Dimas tersenyum. Benar-benar senyum yang sesungguhnya. Dimas merasa lega. Beban yang selama ini dipikulnya kini terasa semakin mereda. Gadis itu bangkit dari tempat duduk dan menuangkan jus mangga ke dalam gelas kosong Dimas. "Semoga lo cepat sembuh."

Dimas merasa Adyra menepuk bahunya. Ketika gadis itu melangkah pergi menjauhinya, Dimas langsung sigap menahan tangan Adyra. Gadis itu berhenti. Saat berbalik, dia melihat Dimas sudah berdiri. Hingga Adyra sempat tertegun sejenak mendengar cowok itu mengatakan sesuatu.
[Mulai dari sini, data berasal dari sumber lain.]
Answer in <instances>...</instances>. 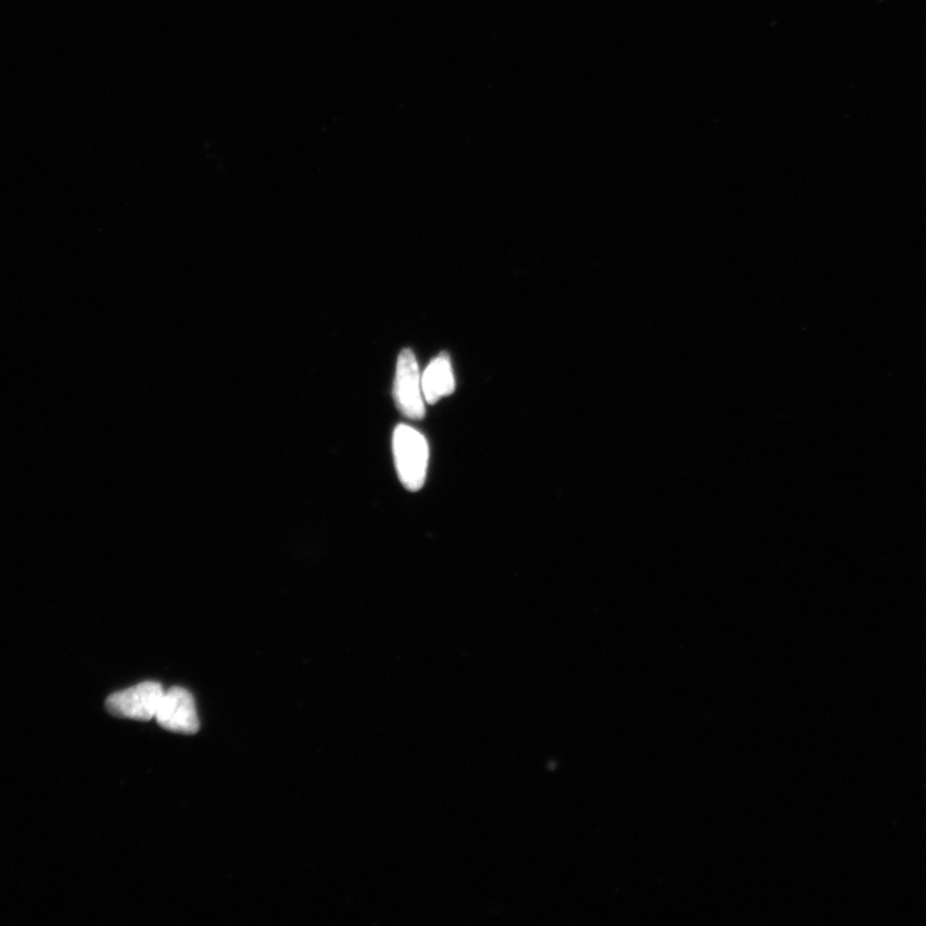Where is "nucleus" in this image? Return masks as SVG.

Sebuah pertanyaan, yang lebih terdengar seperti sebuah permohonan.

"Apa kita bisa jadi teman?"

••••

Pukul 01.15 dini hari.

Lelaki itu masih tak memejamkan mata. Bukannya tak bisa, dia hanya tak mau saja. Rasanya, malam ini terasa benar-benar istimewa baginya. Dia duduk bersandar di kepala ranjang dengan tangan kiri yang memegang selembar foto kenangan. Dalam foto itu, terlihat sosok wanita dewasa yang cantik tengah duduk di sebuah taman dengan seorang anak kecil. "Maaf, udah bawa-bawa Mama dalam masalah ini."

Jemarinya tak henti-henti mengusap sosok wajah di dalam lembar foto itu. "Aku nggak akan biarin semuanya jadi sia-sia. Aku akan jemput kebahagiaan aku seperti keinginan Mama."

"Aku..." Lelaki itu membuat lengkungan dari sudut bibirnya. "...akan jemput Adyra sebagaimana mestinya."